- STATED EXERCISE:
Rewrite all the records below with "gravel surface" changed to "pebble beach" everywhere it appears, leaving everything else unchanged.

- RECORDS SUPPLIED:
[start]
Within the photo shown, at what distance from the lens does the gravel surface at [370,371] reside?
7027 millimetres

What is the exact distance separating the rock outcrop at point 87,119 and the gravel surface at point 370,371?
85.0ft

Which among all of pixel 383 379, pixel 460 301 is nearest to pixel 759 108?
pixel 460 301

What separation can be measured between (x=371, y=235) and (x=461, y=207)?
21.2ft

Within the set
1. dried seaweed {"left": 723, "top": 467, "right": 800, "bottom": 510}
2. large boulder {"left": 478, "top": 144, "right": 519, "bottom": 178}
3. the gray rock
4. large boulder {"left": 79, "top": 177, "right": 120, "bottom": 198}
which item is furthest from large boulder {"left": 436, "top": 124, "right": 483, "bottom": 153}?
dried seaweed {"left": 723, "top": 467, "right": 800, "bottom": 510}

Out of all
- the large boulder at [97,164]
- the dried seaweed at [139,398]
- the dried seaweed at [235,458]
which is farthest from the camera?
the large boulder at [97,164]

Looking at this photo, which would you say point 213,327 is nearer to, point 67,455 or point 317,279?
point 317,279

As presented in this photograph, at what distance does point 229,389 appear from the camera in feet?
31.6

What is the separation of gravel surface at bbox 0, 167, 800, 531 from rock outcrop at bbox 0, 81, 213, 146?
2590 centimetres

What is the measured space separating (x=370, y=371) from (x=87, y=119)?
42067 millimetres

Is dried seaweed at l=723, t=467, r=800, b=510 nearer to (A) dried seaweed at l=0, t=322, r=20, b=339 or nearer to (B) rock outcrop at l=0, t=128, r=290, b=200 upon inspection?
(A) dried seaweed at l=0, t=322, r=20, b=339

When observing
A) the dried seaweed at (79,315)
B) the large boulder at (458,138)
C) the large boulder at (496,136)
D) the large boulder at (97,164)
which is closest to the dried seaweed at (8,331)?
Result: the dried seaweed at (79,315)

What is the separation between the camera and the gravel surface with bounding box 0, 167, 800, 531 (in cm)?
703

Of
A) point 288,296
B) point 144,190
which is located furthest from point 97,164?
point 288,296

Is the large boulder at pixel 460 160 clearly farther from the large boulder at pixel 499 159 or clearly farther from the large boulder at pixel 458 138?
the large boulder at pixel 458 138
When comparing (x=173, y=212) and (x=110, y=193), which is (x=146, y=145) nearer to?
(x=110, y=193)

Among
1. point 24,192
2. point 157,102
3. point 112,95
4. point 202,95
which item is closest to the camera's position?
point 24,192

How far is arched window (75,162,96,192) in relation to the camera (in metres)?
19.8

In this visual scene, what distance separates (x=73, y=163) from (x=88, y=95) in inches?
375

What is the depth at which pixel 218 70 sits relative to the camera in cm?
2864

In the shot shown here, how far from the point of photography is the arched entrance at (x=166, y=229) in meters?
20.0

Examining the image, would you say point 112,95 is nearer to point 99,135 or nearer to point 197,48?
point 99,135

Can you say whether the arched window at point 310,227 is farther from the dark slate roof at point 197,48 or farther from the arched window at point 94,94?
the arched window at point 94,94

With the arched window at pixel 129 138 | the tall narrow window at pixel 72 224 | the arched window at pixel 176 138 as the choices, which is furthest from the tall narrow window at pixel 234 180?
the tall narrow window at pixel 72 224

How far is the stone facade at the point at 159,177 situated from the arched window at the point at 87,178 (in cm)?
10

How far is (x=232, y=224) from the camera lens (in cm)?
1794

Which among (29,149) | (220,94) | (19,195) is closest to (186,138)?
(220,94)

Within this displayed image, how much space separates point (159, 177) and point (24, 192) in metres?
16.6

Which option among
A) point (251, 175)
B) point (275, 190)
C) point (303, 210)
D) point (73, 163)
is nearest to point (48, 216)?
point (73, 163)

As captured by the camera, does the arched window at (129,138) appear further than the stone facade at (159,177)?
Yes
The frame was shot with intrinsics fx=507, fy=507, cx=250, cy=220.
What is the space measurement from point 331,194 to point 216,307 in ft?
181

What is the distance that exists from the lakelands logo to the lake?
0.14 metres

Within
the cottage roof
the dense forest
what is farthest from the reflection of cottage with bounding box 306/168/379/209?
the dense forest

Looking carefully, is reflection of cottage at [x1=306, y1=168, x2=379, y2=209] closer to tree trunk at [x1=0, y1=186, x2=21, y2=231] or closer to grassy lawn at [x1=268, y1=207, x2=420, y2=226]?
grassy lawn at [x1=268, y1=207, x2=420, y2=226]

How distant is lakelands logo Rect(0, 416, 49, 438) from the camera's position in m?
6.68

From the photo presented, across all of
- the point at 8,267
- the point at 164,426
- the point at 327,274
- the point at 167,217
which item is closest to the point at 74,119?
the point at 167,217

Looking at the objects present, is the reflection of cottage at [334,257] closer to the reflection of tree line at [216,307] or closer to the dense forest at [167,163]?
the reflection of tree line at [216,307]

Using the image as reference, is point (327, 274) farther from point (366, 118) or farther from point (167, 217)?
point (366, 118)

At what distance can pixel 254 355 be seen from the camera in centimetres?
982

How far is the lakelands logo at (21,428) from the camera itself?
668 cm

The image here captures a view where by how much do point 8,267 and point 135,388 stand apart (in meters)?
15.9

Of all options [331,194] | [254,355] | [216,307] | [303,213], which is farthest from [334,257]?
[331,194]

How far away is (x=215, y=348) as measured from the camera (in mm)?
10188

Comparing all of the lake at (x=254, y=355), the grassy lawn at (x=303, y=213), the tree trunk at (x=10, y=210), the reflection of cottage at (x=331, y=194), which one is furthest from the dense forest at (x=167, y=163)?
[end]
- THE OUTPUT:
Within the photo shown, at what distance from the lens does the pebble beach at [370,371] reside?
7027 millimetres

What is the exact distance separating the rock outcrop at point 87,119 and the pebble beach at point 370,371?
85.0ft

Which among all of pixel 383 379, pixel 460 301 is nearest to pixel 759 108?
pixel 460 301

What separation can be measured between (x=371, y=235) and (x=461, y=207)?
21.2ft

Within the set
1. dried seaweed {"left": 723, "top": 467, "right": 800, "bottom": 510}
2. large boulder {"left": 478, "top": 144, "right": 519, "bottom": 178}
3. the gray rock
4. large boulder {"left": 79, "top": 177, "right": 120, "bottom": 198}
which item is furthest from large boulder {"left": 436, "top": 124, "right": 483, "bottom": 153}?
dried seaweed {"left": 723, "top": 467, "right": 800, "bottom": 510}

Out of all
- the large boulder at [97,164]
- the dried seaweed at [139,398]
- the dried seaweed at [235,458]
which is farthest from the camera?
the large boulder at [97,164]

Looking at this photo, which would you say point 213,327 is nearer to, point 67,455 or point 317,279?
point 317,279

As presented in this photograph, at what distance does point 229,389 appear from the camera in feet?
31.6

What is the separation of pebble beach at bbox 0, 167, 800, 531 from rock outcrop at bbox 0, 81, 213, 146?
2590 centimetres

What is the measured space separating (x=370, y=371) from (x=87, y=119)?
42067 millimetres

Is dried seaweed at l=723, t=467, r=800, b=510 nearer to (A) dried seaweed at l=0, t=322, r=20, b=339 or nearer to (B) rock outcrop at l=0, t=128, r=290, b=200 upon inspection?
(A) dried seaweed at l=0, t=322, r=20, b=339

When observing
A) the dried seaweed at (79,315)
B) the large boulder at (458,138)
C) the large boulder at (496,136)
D) the large boulder at (97,164)
which is closest to the dried seaweed at (8,331)?
Result: the dried seaweed at (79,315)

What is the separation between the camera and the pebble beach with bounding box 0, 167, 800, 531 (in cm)?
703

Of
A) point 288,296
B) point 144,190
which is located furthest from point 97,164?
point 288,296

Is the large boulder at pixel 460 160 clearly farther from the large boulder at pixel 499 159 or clearly farther from the large boulder at pixel 458 138?
the large boulder at pixel 458 138
When comparing (x=173, y=212) and (x=110, y=193), which is (x=146, y=145) nearer to?
(x=110, y=193)

Among
1. point 24,192
2. point 157,102
3. point 112,95
4. point 202,95
which item is closest to the camera's position?
point 24,192

How far is arched window (75,162,96,192) in relation to the camera (in metres)?
19.8

In this visual scene, what distance separates (x=73, y=163) from (x=88, y=95) in inches?
375

What is the depth at which pixel 218 70 sits relative to the camera in cm?
2864

In the shot shown here, how far from the point of photography is the arched entrance at (x=166, y=229) in meters?
20.0

Examining the image, would you say point 112,95 is nearer to point 99,135 or nearer to point 197,48?
point 99,135

Can you say whether the arched window at point 310,227 is farther from the dark slate roof at point 197,48 or farther from the arched window at point 94,94?
the arched window at point 94,94

With the arched window at pixel 129 138 | the tall narrow window at pixel 72 224 | the arched window at pixel 176 138 as the choices, which is furthest from the tall narrow window at pixel 234 180?
the tall narrow window at pixel 72 224

How far is the stone facade at the point at 159,177 situated from the arched window at the point at 87,178 (in cm)?
10

How far is (x=232, y=224) from the camera lens (in cm)?
1794

Which among (29,149) | (220,94) | (19,195) is closest to (186,138)?
(220,94)

Within this displayed image, how much space separates point (159, 177) and point (24, 192) in metres?
16.6

Which option among
A) point (251, 175)
B) point (275, 190)
C) point (303, 210)
D) point (73, 163)
is nearest to point (48, 216)?
point (73, 163)

As captured by the camera, does the arched window at (129,138) appear further than the stone facade at (159,177)?
Yes
The frame was shot with intrinsics fx=507, fy=507, cx=250, cy=220.
What is the space measurement from point 331,194 to point 216,307 in ft?
181

What is the distance that exists from the lakelands logo to the lake?
0.14 metres

Within
the cottage roof
the dense forest
what is farthest from the reflection of cottage with bounding box 306/168/379/209?
the dense forest

Looking carefully, is reflection of cottage at [x1=306, y1=168, x2=379, y2=209] closer to tree trunk at [x1=0, y1=186, x2=21, y2=231] or closer to grassy lawn at [x1=268, y1=207, x2=420, y2=226]?
grassy lawn at [x1=268, y1=207, x2=420, y2=226]

How distant is lakelands logo Rect(0, 416, 49, 438) from the camera's position in m?
6.68

From the photo presented, across all of
- the point at 8,267
- the point at 164,426
- the point at 327,274
- the point at 167,217
which item is closest to the point at 74,119?
the point at 167,217

Looking at the objects present, is the reflection of cottage at [334,257] closer to the reflection of tree line at [216,307] or closer to the dense forest at [167,163]?
the reflection of tree line at [216,307]

Using the image as reference, is point (327, 274) farther from point (366, 118) or farther from point (167, 217)?
point (366, 118)

At what distance can pixel 254 355 be seen from the camera in centimetres?
982

How far is the lakelands logo at (21,428) from the camera itself?
668 cm

The image here captures a view where by how much do point 8,267 and point 135,388 stand apart (in meters)?
15.9

Of all options [331,194] | [254,355] | [216,307] | [303,213], which is farthest from [334,257]?
[331,194]

How far away is (x=215, y=348) as measured from the camera (in mm)?
10188

Comparing all of the lake at (x=254, y=355), the grassy lawn at (x=303, y=213), the tree trunk at (x=10, y=210), the reflection of cottage at (x=331, y=194), which one is furthest from the dense forest at (x=167, y=163)?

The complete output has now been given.